We can address this by either removing the phrase, or by having a flexible number of board members. My preference is a flexible number of board members as it would remove the onus of a quick decision.

Number

Expressing a minimum/maximum addresses fluidity in boards: should someone resign, there is time to find a competent, interested replacement. According to a study by consulting firm Bain Capital, the optimal number of people for decision making is seven, and every person added after that decreases decision making by 10%.

Members are encouraged to read an article (link: https://www.missionmet.com/blog/what-size-should-your-nonprofit-board-be) discussing right-sizing a board. 

Related Family Members

One of the most important aspects of compiling and running a nonprofit board is in establishing its independence. A board should be well-balanced to best consider an organization's needs from as many points of view as possible. 

The IRS considers related board members to not be completely independent.  Even if the people in question believe they are not subject to influence by virtue of that relationship, the IRS doesn’t buy it.  They consider it to be a conflict-of-interest that impacts the organization.  As such, there are strict rules about nonprofit governance where related board members are involved.  Being classified as a non-profit is a preferential status level of 501(c)(3) that brings with it the highest level of donor tax-deductibility allowed.  In exchange, the IRS requires that the board of the organization be free of private benefit and governed at arms-length from the potential personal interest of those doing the governing. As such, it behooves us to ensure any appearance of personal interest and limit, within our bylaws, board membership to non-related parties. 

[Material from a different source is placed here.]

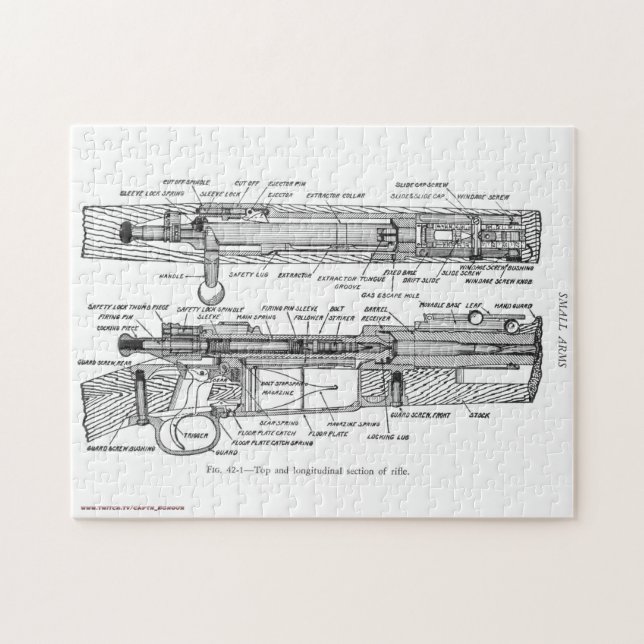 Quebra-cabeça de Cutaway de Springfield de Armas P (Horizontal)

member of the family includes any spouse, ancestors, children, grandchildren, great grandchildren, and spouses of children, grandchildren, and great grandchildren.  A brother or sister of an individual is not a member of the family for this purpose.  A legally adopted child of an individual will be treated as a child by blood.

ARTICLE XII. - AMENDMENT OF BY-LAWS AND/OR ARTICLES OF INCORPORATION

Proposed Amendments to either the Articles of Incorporation or By-Laws may be introduced in writing for consideration by any member in good standing of The Little Theatre at any meeting of the Board, and, if accepted in principle, shall then be presented in (a revised) written form and voted upon at the next Board meeting. Proposed Amendments shall then be submitted to the membership for acceptance per the following:  

A. Proposed changes shall be distributed to members through electronic communication or by mail for those members without an email address on record. 

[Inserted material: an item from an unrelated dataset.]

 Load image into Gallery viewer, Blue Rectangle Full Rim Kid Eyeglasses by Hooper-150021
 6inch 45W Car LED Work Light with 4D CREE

B. Members shall have fifteen (15) days after the date of notice to register any opposition through either electronic or mailed written communication. 

C. If objections to the proposed changes are registered by less than ten (10) percent of the total membership, the proposed changes will be considered adopted. 

D. If ten (10) percent or more of the members register opposition, the proposed changes will be presented and voted upon at a meeting of the membership.

Rationale

Changes to the Bylaws should be limited to members in good standing only. As written, anyone may propose a change to the Bylaws.